Mister Helper finds Nicholson Street on his computer and discovers it is not as close as we thought. The swear words don’t leave my mouth. This self-employed equanimity is too lovely to disturb. Back on the street, I look to where he instructed me to go. Something doesn’t seem right. I do sorta kinda a little bit know this area. I go back up to the corner where I met Mister Helpful who shall henceforth be known as Misguided Mister Helpful. This name-change is due to his erroneous instructions. Maybe he should have looked at google maps sideways.
Desperate, I ask two truckies if they know where Nicholson Street is. They say, “You’re on it, mate!”
What now?!
“Do you know where the café Birdie Num Nums is, by any chance?” I ask, hopes rising.
“Yeah, that’s way up the road.
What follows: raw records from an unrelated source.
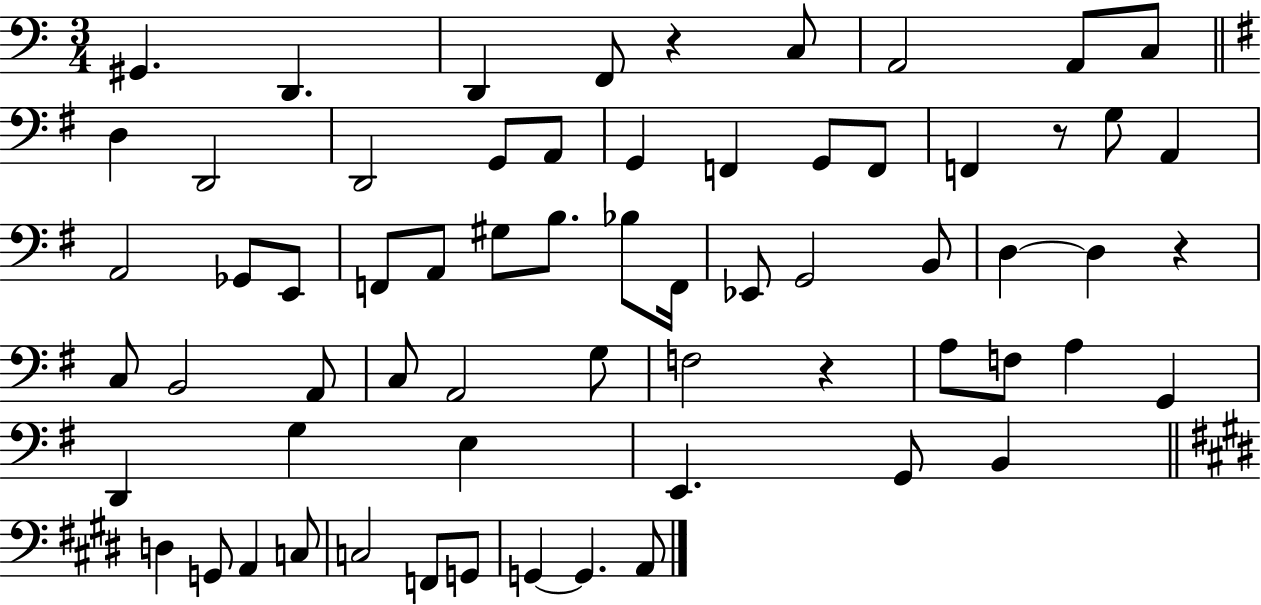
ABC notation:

X:1
T:Untitled
M:3/4
L:1/4
K:C
^G,, D,, D,, F,,/2 z C,/2 A,,2 A,,/2 C,/2 D, D,,2 D,,2 G,,/2 A,,/2 G,, F,, G,,/2 F,,/2 F,, z/2 G,/2 A,, A,,2 _G,,/2 E,,/2 F,,/2 A,,/2 ^G,/2 B,/2 _B,/2 F,,/4 _E,,/2 G,,2 B,,/2 D, D, z C,/2 B,,2 A,,/2 C,/2 A,,2 G,/2 F,2 z A,/2 F,/2 A, G,, D,, G, E, E,, G,,/2 B,, D, G,,/2 A,, C,/2 C,2 F,,/2 G,,/2 G,, G,, A,,/2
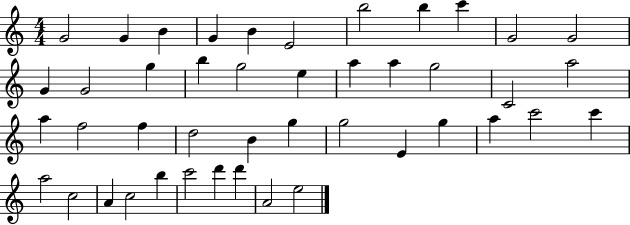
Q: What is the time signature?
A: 4/4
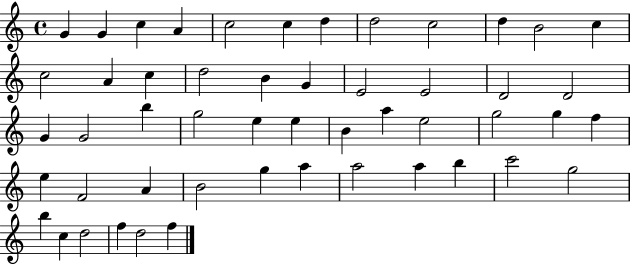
X:1
T:Untitled
M:4/4
L:1/4
K:C
G G c A c2 c d d2 c2 d B2 c c2 A c d2 B G E2 E2 D2 D2 G G2 b g2 e e B a e2 g2 g f e F2 A B2 g a a2 a b c'2 g2 b c d2 f d2 f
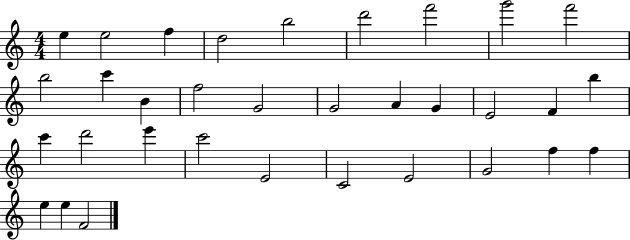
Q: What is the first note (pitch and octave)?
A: E5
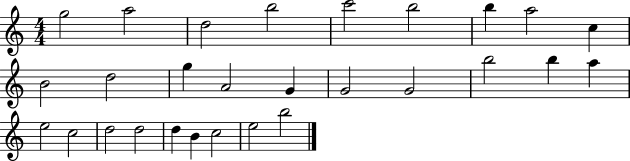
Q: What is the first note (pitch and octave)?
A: G5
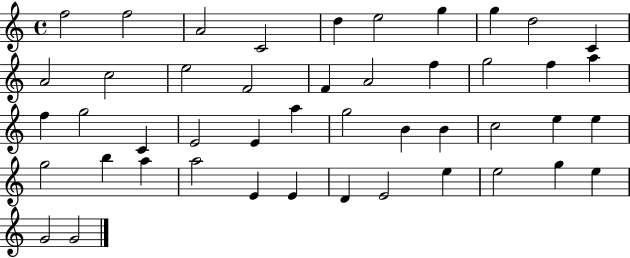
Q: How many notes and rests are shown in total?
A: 46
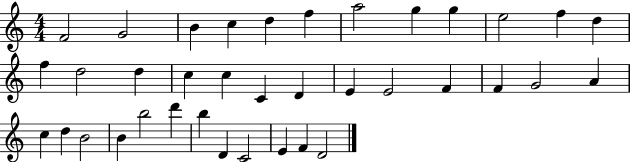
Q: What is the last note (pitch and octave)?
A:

Just catch a tram at that stop,” one of them says, pointing, “and you’ll be there in no time.”
It just goes to show: if you ever need directions, don’t ask a tram or bus driver. Ask a truckie.
I wait for the tram. Of course, no trams come. I start to wonder if I emit an odour repulsive to tram drivers. Eventually, a bus pulls up. On the front there is no number. Only the words “Trams Replacement Bus.” I tentatively board. “Is this what I catch instead of the tram?” I ask stupidly. “Yes,” he answers.
“Is something going on today?”
“Yeah. There’s a tram strike between 10 and 3.”
Oh. Oh! Hence the early morning pile-up of humanity. Hence people boarding and disembarking like madmen. Hence people waving their hands madly in the air in the middle of the street in a futile attempt to make sense of it all.
I tap my Myki card on the little beep-beep platform. There are good beep-beeps and bad beep-beeps. Upon contact, my card causes the bad kind. I am out of credit. Furthermore, due to the amazing foresight and intuition of our good city planners, I am unable to pay for extra travel points on the actual tram. For that, I’d have to go to a 7/11 ten miles away.
Let it be clear that, had I spoken the last two sentences out-loud, they would have been dripping with syrupy sarcasm.
I apologise to the driver profusely, who shrugs it off as he attempts sign language with more madly-waving people in the middle of the street. Yes, buses are indeed bussing while the trams aren’t tramming.
I settle down. To be safe, I check with the driver that my café is indeed on our path.
“No,” he says. “We aren’t doing the exact same route that the trams do.”
“Shit,” I say, then apologise again.
“But I will be coming back in this direction. You’ll be able to walk from where I drop you off.”
“Oh, thanks!”
The bus grumbles along the road. Then another road. Then another. People are getting out. We stop, and he yells at the last bloke, “End of the line!” Before I know it, the bus is driving again. I suddenly miss crowded transport. Now it’s only the bus driver and I, snaking up small alleyways, bending around unfamiliar corners. My hand clamps around the mug again.
I am happy to report that this man was the second confirmed non-rapist I met that day.
We eventually reach a wider road, pick up more passengers, and he tells me where to go. Not in a rude way. I mean, he suggests that the present stop is the closest to my destination I could ever, EVER hope to find on this day.
I alight. I pop open my umbrella, allowing Adventure Time characters to cop the rain instead of me. I am exhausted. I realise, however, that the scenery is familiar.
It is another half an hour before I reach the café. My cousin and her partner turn up, full of smiles and hugs. I accept the hugs gratefully, explaining that, early though it may be, I’ve already had a long day.
“What happened?” my cousin asks.
“It’s a long story. Maybe you’ll find it on my blog,” I answer.